[EXERCISE MATERIALS — start]
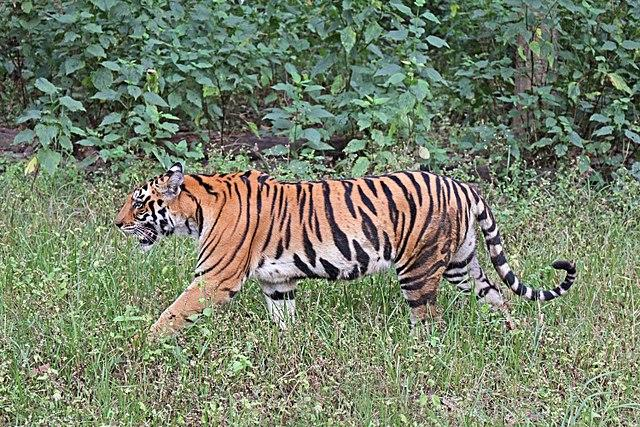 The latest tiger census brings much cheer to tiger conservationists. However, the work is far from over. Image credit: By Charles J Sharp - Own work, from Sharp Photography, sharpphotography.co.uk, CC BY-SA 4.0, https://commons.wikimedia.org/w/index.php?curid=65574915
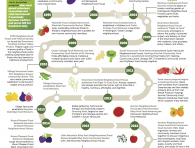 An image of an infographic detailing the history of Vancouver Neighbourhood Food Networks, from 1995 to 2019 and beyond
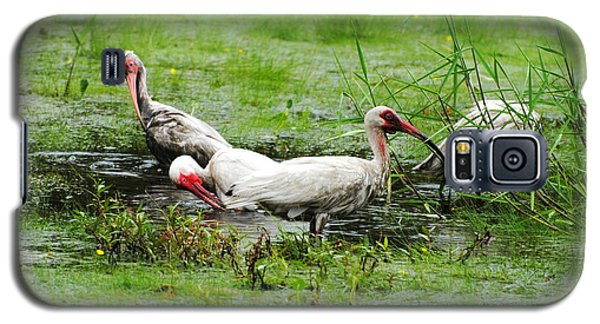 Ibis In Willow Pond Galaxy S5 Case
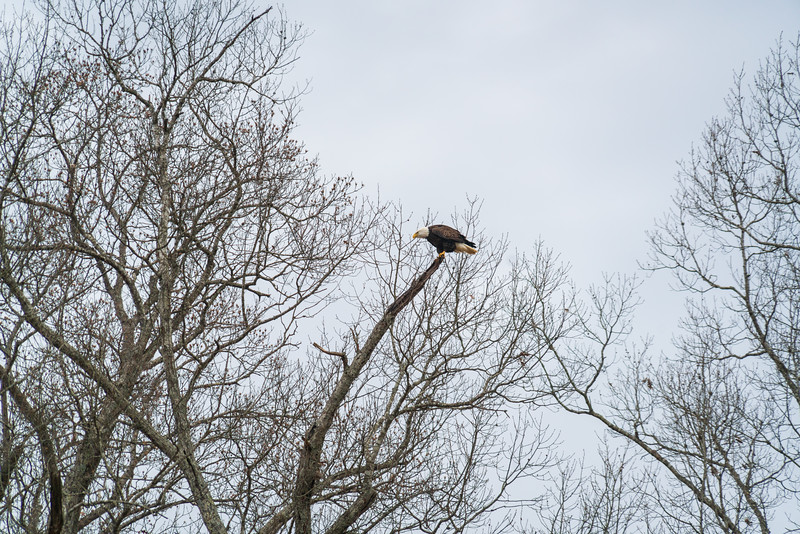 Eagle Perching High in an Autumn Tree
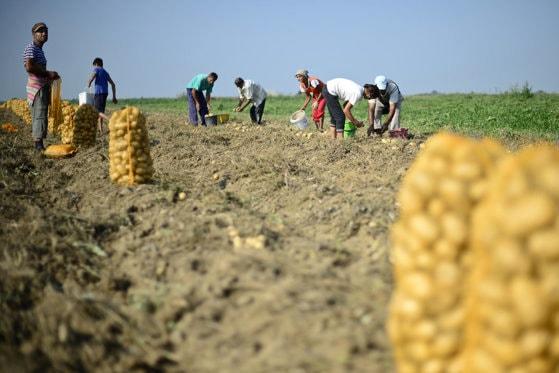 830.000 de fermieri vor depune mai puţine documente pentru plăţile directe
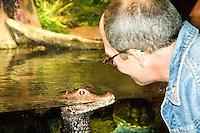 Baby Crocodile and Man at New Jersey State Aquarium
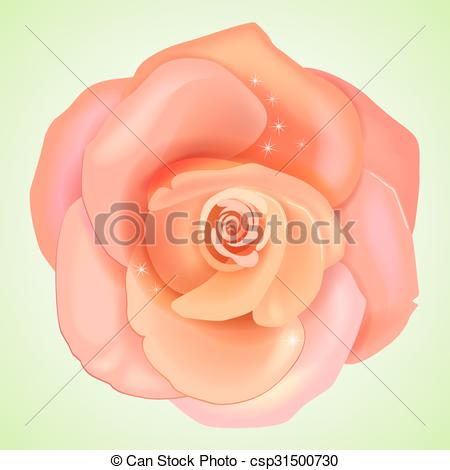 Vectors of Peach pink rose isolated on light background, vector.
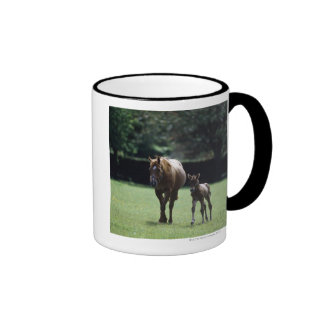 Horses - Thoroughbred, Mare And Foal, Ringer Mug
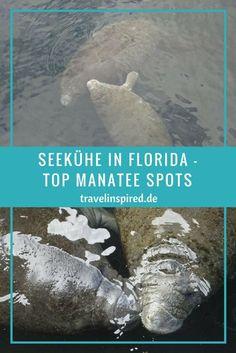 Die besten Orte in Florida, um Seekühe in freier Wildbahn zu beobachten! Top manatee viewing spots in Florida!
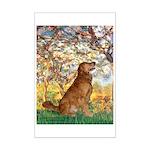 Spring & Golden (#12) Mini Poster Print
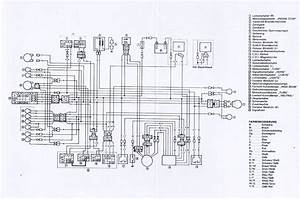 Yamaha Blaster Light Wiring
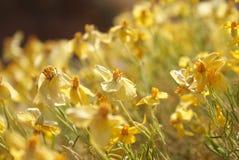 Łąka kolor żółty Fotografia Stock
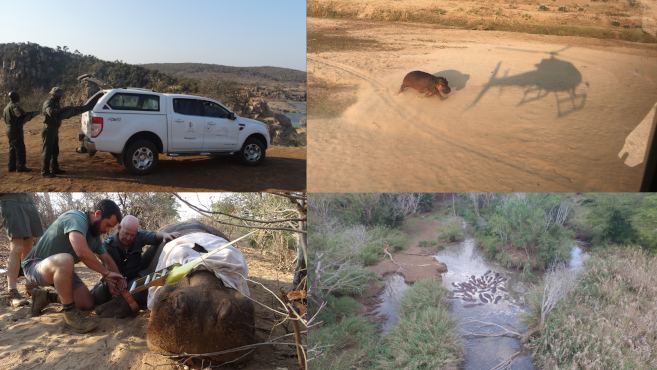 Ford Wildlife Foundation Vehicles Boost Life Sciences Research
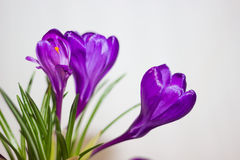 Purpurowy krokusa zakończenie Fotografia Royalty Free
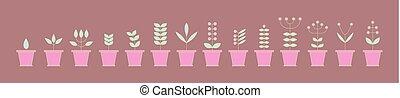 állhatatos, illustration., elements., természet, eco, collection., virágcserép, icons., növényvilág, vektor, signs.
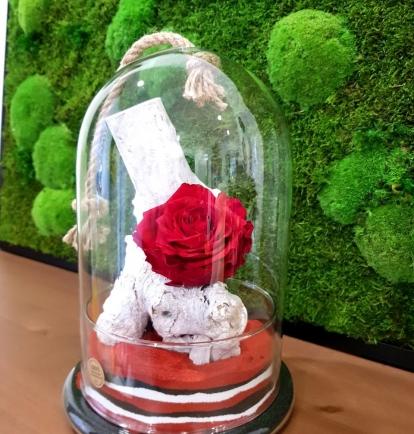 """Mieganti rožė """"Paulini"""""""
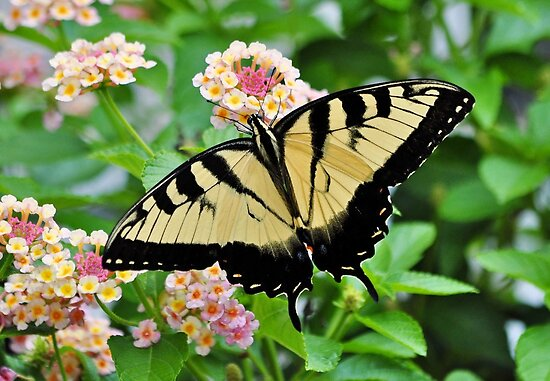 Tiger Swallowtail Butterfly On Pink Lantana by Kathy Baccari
[EXERCISE MATERIALS — finish]
WHAT THE TASK REQUIRES
Could you repeat the entries word for word, skipping the pictures they contain?

SOLUTION FOR THIS PROBLEM
 The latest tiger census brings much cheer to tiger conservationists. However, the work is far from over. Image credit: By Charles J Sharp - Own work, from Sharp Photography, sharpphotography.co.uk, CC BY-SA 4.0, https://commons.wikimedia.org/w/index.php?curid=65574915
 An image of an infographic detailing the history of Vancouver Neighbourhood Food Networks, from 1995 to 2019 and beyond
 Ibis In Willow Pond Galaxy S5 Case
 Eagle Perching High in an Autumn Tree
 830.000 de fermieri vor depune mai puţine documente pentru plăţile directe
 Baby Crocodile and Man at New Jersey State Aquarium
 Vectors of Peach pink rose isolated on light background, vector.
 Horses - Thoroughbred, Mare And Foal, Ringer Mug
 Die besten Orte in Florida, um Seekühe in freier Wildbahn zu beobachten! Top manatee viewing spots in Florida!
 Spring & Golden (#12) Mini Poster Print
 Yamaha Blaster Light Wiring
 Łąka kolor żółty Fotografia Stock
 Ford Wildlife Foundation Vehicles Boost Life Sciences Research
 Purpurowy krokusa zakończenie Fotografia Royalty Free
 állhatatos, illustration., elements., természet, eco, collection., virágcserép, icons., növényvilág, vektor, signs.
 """Mieganti rožė """"Paulini"""""""
 Tiger Swallowtail Butterfly On Pink Lantana by Kathy Baccari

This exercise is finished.